Growing up in Campbellton, the Dewar brothers admit they didn't appreciate their father's contribution to Canada's history.
Bob Dewar said he knew two things about his dad, Oliver Dewar. He was "tough as nails" and he loved to dance.
"He'd rent a dance hall down the North Shore pavilion, and he'd invite all his friends to the party," Bob said.
Oliver Dewar and his three brothers, Les, Daniel and John, all fought at Vimy Ridge on April 9, 1917.
Oliver was hit by shrapnel during the First World War battle, Daniel was shot in the face and Les was shot in the leg, but unlike 3,598 soldiers who lost their lives, all of the Dewar brothers survived and returned home.
That battle was the first time all Canadian divisions fought together, and it's been seen as a turning point that contributed to the defeat of German forces.
Now, the next generation of brothers — Oliver's sons Bob, Les Jr., Oliver Jr. and Tim — will make the journey to Vimy Ridge, tour the Canadian memorial and walk on the site where their father and uncles fought 100 years ago.
Les Dewar, who was 12 when his father died, said the veteran rarely talked about the 28 months he spent on the battlefront in France and Belgium during the war.
Les wishes he'd asked more questions of his father, who was 33 years older than the siblings' mother.
"I had asked him ... did he ever shoot anybody and he said, 'Well Leslie, I fired my gun but I hoped I never hit anyone," Les said.
"He told me about somebody right beside him getting killed.
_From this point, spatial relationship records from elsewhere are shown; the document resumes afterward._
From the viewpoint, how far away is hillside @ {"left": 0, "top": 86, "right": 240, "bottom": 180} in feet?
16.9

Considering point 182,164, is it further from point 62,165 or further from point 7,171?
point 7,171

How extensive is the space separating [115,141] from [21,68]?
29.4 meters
And just the horrors — what these young boys and young men saw in that war ... it was just brutal and no wonder so many of them had difficulties when they returned home."
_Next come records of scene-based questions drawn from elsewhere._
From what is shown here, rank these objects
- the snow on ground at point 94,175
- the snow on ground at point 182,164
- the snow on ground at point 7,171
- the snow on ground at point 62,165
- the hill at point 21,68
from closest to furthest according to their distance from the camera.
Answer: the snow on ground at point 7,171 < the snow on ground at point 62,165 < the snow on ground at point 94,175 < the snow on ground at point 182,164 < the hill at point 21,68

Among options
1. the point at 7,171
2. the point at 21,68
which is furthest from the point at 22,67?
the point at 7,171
Bob Dewar said he too wishes he had asked more questions when he father was alive.
"As you age things like this become more important and more emotional," Bob said. "And for us, it's hit us in the last four or five years.
"We've talked about it more and how blessed we are to have had a father like we had."
Les said the four surviving Dewar brothers will leave next week for Vimy Ridge.
"We believe it's a tribute to our dad and his brothers and sister that if we're able to go, we must go, and luckily the four of us are going."
Bob, who now visits schools talking about the First World War, is afraid younger generations won't know the history of the forces who fought at Vimy Ridge or appreciate their contribution.
"We're also hoping that their legacy won't be forgotten by the generations coming after us, and that's up to us to make sure that they do remember," he said.